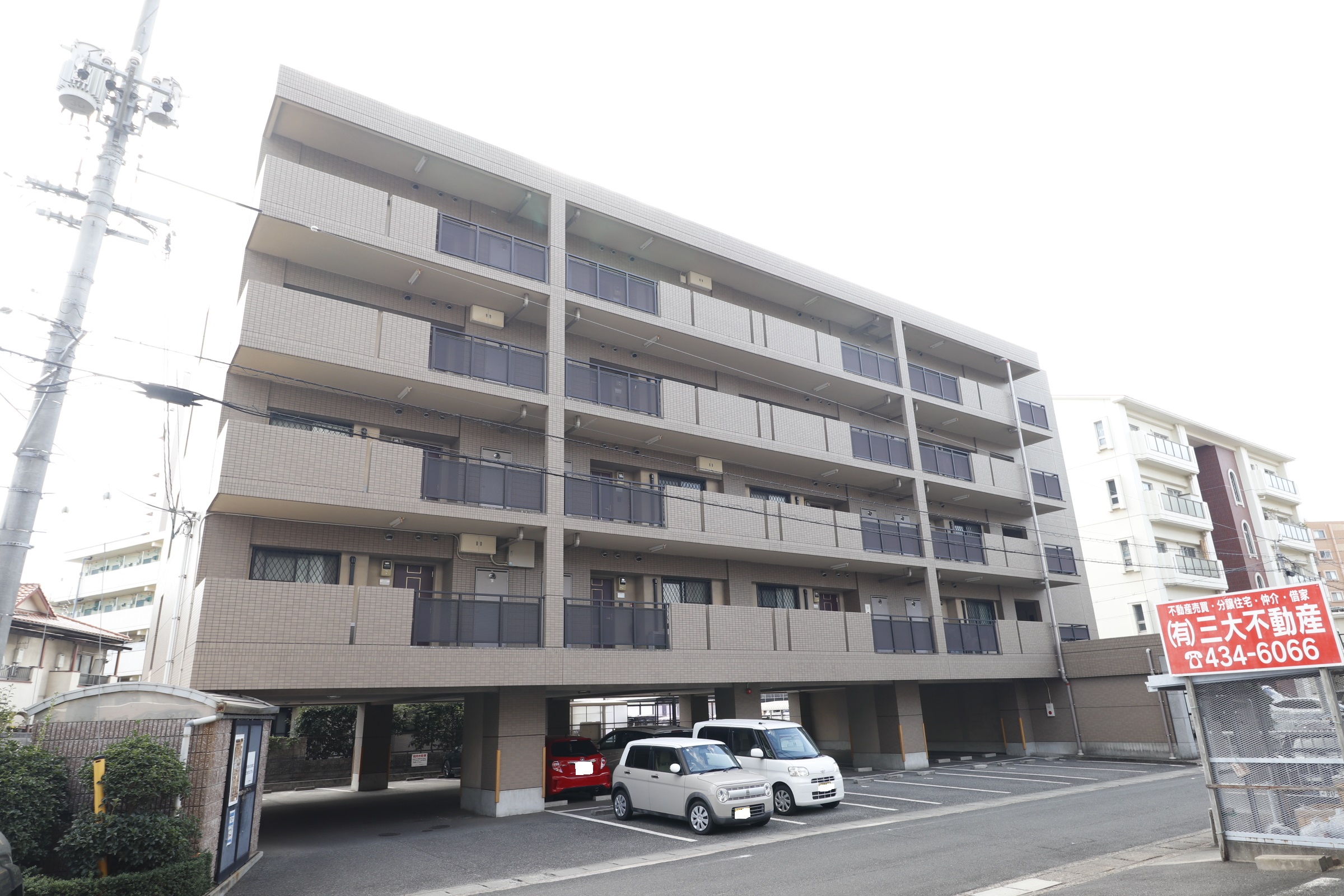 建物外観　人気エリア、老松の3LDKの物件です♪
--*--
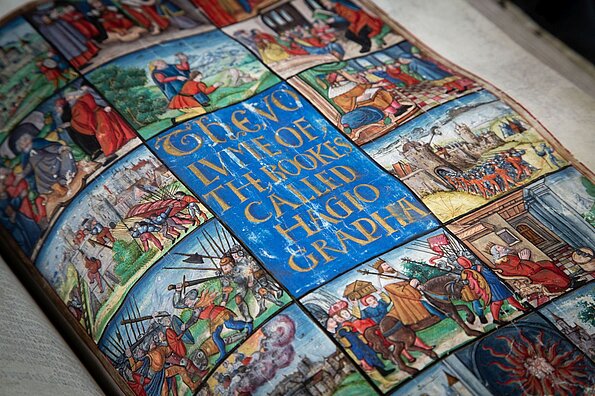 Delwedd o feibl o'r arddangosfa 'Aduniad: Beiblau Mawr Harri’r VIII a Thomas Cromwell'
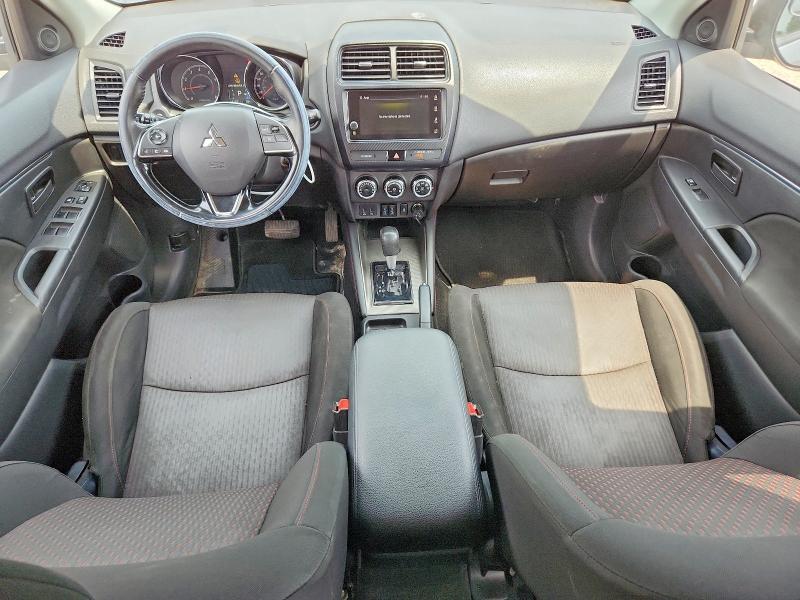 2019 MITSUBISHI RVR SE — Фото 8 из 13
--*--
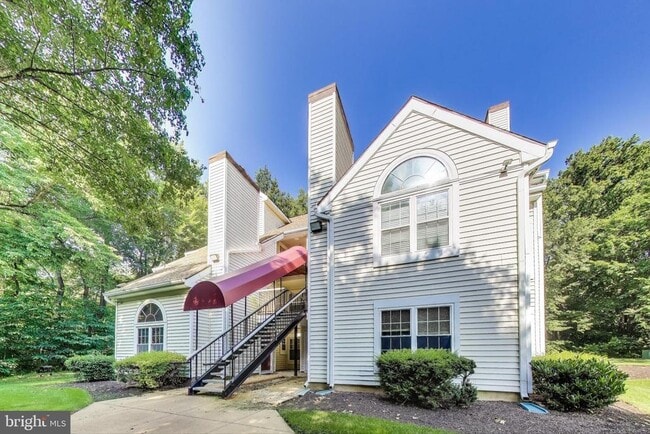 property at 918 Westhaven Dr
--*--
EXERCISE DETAILS: Between and including the line above that contains "Delwedd o feibl" and the line that contains "2019 MITSUBISHI RVR SE — Фото 8 из 13", restate every line word for word. Pictures stay out.

WRITTEN ANSWER:
 Delwedd o feibl o'r arddangosfa 'Aduniad: Beiblau Mawr Harri’r VIII a Thomas Cromwell'
 2019 MITSUBISHI RVR SE — Фото 8 из 13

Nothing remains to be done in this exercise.